Un par de horas en bus para llegar a orillas del lago de Izabal, el más grande de Guatemala, que empalma con el Río Dulce, que a su vez desemboca en el mar Caribe.

Navegamos en lanchas rápidas con capacidad para 10 personas cada una por el lago, hasta llegar al Castillo Fortaleza de San Felipe de Lara, que fue construido en 1.652 para proteger a las embarcaciones y aldeas de Izabal de los piratas. La fortaleza fue quemada unos años más tarde, y luego se convirtió en prisión; después el lugar fue abandonado, y el castillo actual es una reconstrucción del año 1.956. Ahora es un atractivo turístico, y está rodeado de zonas verdes, con barbacoas y merenderos. Comimos en el castillo, que fue cerrado al público durante un par de horas para nuestro grupo, donde montaron un catering para la comida.
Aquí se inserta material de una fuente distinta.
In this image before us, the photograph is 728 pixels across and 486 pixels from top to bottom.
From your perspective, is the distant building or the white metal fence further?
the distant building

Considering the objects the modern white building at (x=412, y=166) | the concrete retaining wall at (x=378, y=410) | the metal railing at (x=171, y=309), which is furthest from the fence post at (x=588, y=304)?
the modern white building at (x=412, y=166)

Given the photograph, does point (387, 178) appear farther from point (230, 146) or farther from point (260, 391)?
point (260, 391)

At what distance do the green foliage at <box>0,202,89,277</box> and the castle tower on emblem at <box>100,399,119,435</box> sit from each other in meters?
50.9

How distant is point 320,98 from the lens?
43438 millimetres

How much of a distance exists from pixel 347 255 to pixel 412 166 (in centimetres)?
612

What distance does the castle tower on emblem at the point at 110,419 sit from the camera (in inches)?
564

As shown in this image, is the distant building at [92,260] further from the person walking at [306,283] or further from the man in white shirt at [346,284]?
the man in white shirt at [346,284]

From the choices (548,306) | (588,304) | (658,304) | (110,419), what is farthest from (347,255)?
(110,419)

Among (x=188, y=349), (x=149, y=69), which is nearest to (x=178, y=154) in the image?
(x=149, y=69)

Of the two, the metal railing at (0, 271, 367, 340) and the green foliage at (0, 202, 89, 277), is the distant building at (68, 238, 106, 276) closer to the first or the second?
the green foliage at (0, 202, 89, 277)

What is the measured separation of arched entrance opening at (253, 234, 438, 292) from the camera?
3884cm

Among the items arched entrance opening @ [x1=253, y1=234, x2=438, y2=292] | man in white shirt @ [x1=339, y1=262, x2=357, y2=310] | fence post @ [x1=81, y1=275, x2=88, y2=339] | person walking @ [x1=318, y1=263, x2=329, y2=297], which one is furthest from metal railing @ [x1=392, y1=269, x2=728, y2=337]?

Castillo de San Felipe de Lara
Después de comer proseguimos el viaje en lancha dos horas más por el Cañón del Río Dulce. El Río Dulce es un río grande, de 500 a 1.500 metros de anchura en gran parte de su longitud. El lugar más estrecho está en un punto llamado La Vaca donde se reduce a unos 100 m de ancho quedando apretado en El cañón. Todas las casas y negocios en el río tienen un muelle para barcos, las lanchas son como los taxis y son relativamente baratos, pues es el único modo de desplazamiento en esta zona, ya que por tierra no existen carreteras y es selva virgen.
Excursión en lanchas rápidas por Río Dulce
Río arriba se pasa por un espectacular desfiladero con paredes tapizadas con vegetación selvática, manglares, y fauna salvaje (principalmente lo q vemos desde las lanchas son aves). El río se amplía más tarde en un lago pequeño, El Golfete, cuyas costas cubiertas de vegetación están llenas de hermosos lugares, asentamientos de Indios Mayas y una reserva de manatíes. Es impactante ver el modo de vida de la gente en este lugar, se ve mucha pobreza, las casas son palapas (las paredes hechas con tablones de madera y el techo de hojas de palma) ubicadas entre el manglar, la orilla del río y la selva, carecen de cosas básicas, los niños en canoas se nos acercan para que les demos dinero, jabón, bolígrafos, o cualquier cosa… son mayas qeqchí.

Danzas garífunas

Ya de noche llegamos a Livingston, donde nos alojamos en el Hotel Villa Caribe. A esta localidad sólo se puede acceder en lanchas, y tiene la particularidad de que es una comunidad cerrada de raza negra, “garífunas” es como se denominan, ya que tienen sus raíces en el siglo XVII, mezcla de esclavos africanos (traídos para la explotación de la industria bananera) con indígenas del caribe. Hablan español, pero también su propia lengua garífuna (una mezcla de lenguas caribeñas y africanas mezcladas con un toque de francés); su música y bailes también son estilo africano; la banda está compuesta por tambores, maracas y una concha de tortuga; y el baile se llama “la punta”. En el hotel, durante la cena, tenemos oportunidad de ver un espectáculo garífuna. También probamos una comida típica: el “tapado”, una sopa hecha a base de pescado, camarones (langostinos o gambas), marisco y agua de coco, especiada con cilantro; sorprendentemente estaba muy rica.